◆ **Job 1**: According to the text on Seattle's population, by about how much do incoming commuters increase the city's population during the day?
◆ **Job 2**: Extend the text on Seattle's population, picking up after its final sentence.

The population of the city of Seattle, in the U.S. state of Washington, was 737,015 in the 2020 United States census. Only about a fifth of the households include minor children, and more people live alone here than any other U.S. city besides San Francisco. Seattle's population is mostly white, with a relatively large minority of Asians. It has the largest African American population in the area and a Latino population that is growing quickly. About half the population are Christians (mostly Protestants) and about a third are unaffiliated.

As of a 2019 estimate, less than 30% of adults in Seattle were born in Washington state, with the majority born in other parts of the United States. Approximately 20 percent were born abroad.

Population

As of the U.S. Census of 2000, there were 563,374 people, 258,499 households, and 113,481 families residing in the city of Seattle.  The population density was 2,593.5/km2 (6,717.0/mi2).  There were 270,524 housing units at an average density of 1,245.4/km2 (3,225.4/mi2).

During the day, incoming commuters increase Seattle's population by about 30%.

According to Census 2010, there were a total of 283,510 households in Seattle. Of these, 42.9% were family households and 57.1% were non-family households. A total of 19.5% of households had children under 18 years, and 17.6% had someone over the age of 65. The average household size was 2.06, while the average family size was 2.87. The city is second-last in terms of households with children, with only 19.1% of households reporting children under 18 living with them. Only San Francisco has a lower percentage of families with children. Seattle also sports the fifth-highest percentage of adults living alone in the country.

In the city the population was spread out, with 15.6% under the age of 18, 11.9% from 18 to 24, 38.6% from 25 to 44, 21.9% from 45 to 64, and 12.0% who were 65 years of age or older.  The median age was 35 years.  For every 100 females, there were 99.5 males.  For every 100 females age 18 and over, there were 98.8 males.

◆ **Given material**:
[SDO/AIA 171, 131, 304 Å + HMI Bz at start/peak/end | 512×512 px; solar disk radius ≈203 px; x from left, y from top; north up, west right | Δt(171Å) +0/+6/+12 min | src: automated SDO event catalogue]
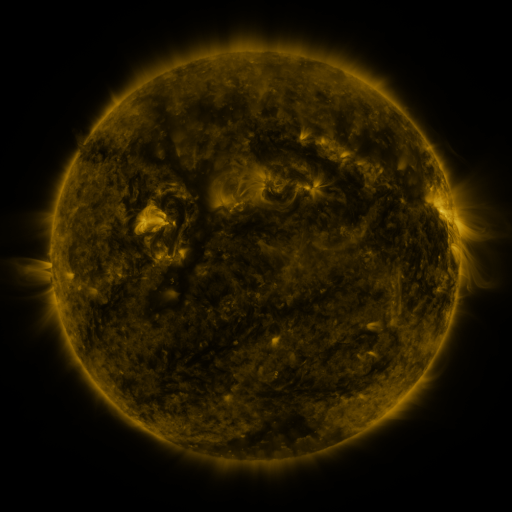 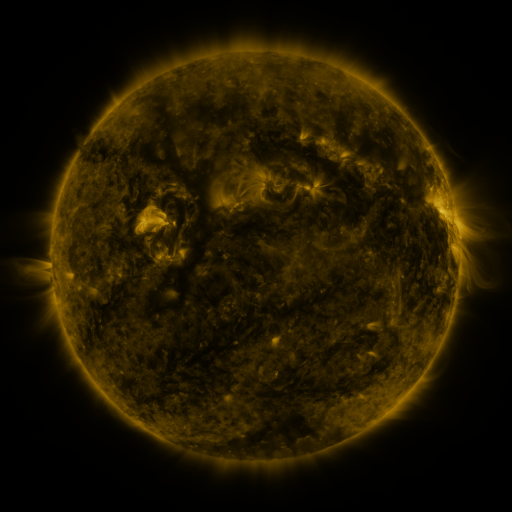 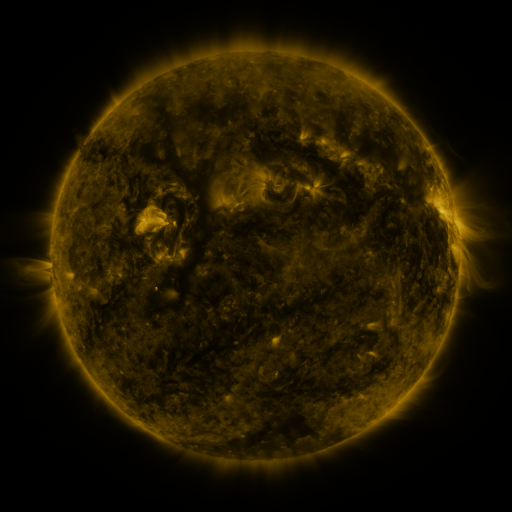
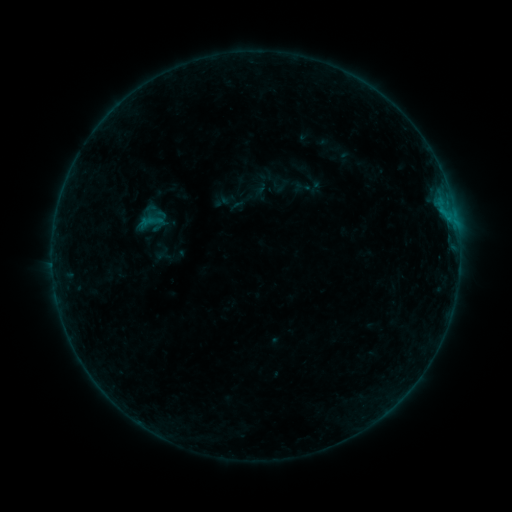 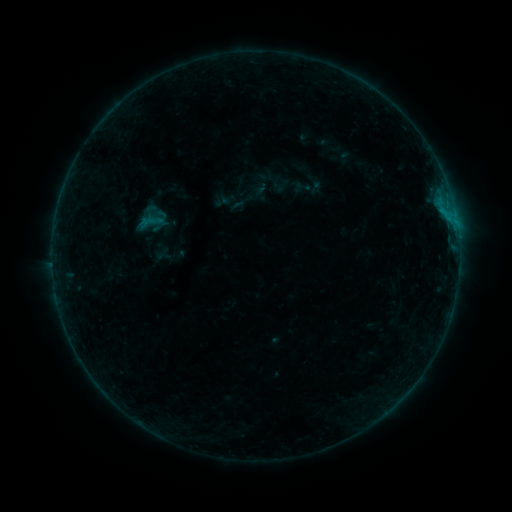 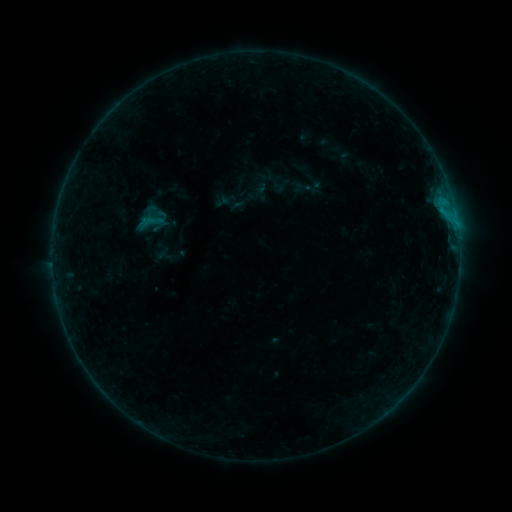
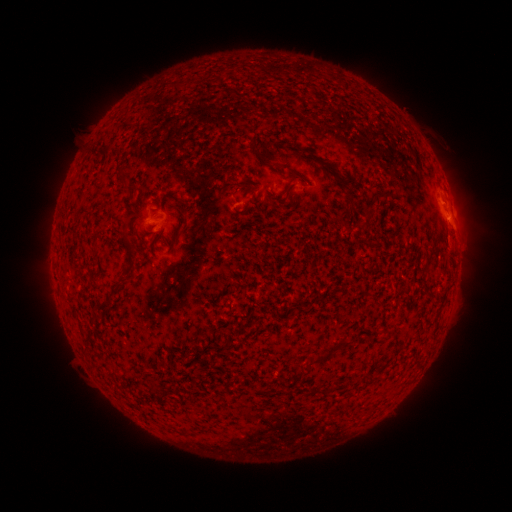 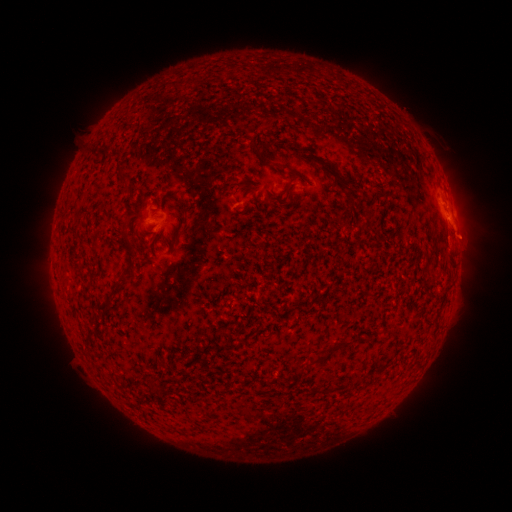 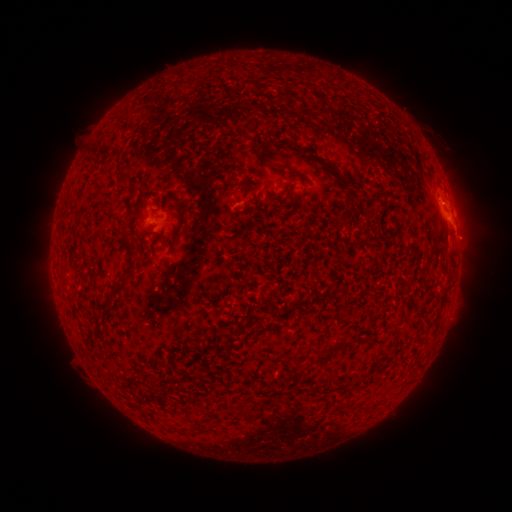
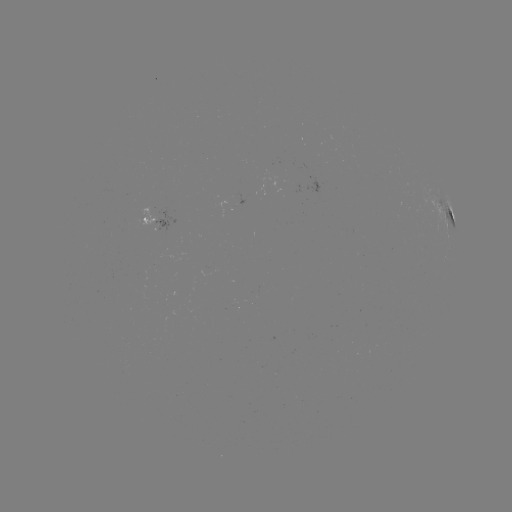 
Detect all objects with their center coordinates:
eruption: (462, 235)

◆ **Task answer 1**: About 30%.

◆ **Task answer 2**:
The median income for a household in the city was $45,736, and the median income for a family was $62,195. Males had a median income of $40,929 versus $35,134 for females. The per capita income for the city was $30,306.  11.8% of the population and 6.9% of families were below the poverty line as were 13.8% were under the age of 18 and 10.2% are 65 or older.

Seattle has the largest African American population of any city in the Pacific Northwest, it is largely concentrated in the Central District, High Point and Rainier Beach neighborhoods, which are at least 15% Black.. While Seattle's Hispanic population is only 6.6%, it is largely concentrated on the city's South Park neighborhood. 

In addition, the city has seen a major uptick in immigration in recent decades. The foreign-born population increased 40 percent between the 1990 and 2000 census. Although the 2000 census shows only 5.28% of the population as Hispanic or Latino of any race, Hispanics are believed to be the most rapidly growing population group in Washington State, with an estimated increase of 10% just in the years 2000–2002.

Ethnic groups

According to the 2010 United States Census, Seattle had a population of 608,660 with a racial and ethnic composition as follows:
 White: 69.5% (Non-Hispanic Whites: 66.3%)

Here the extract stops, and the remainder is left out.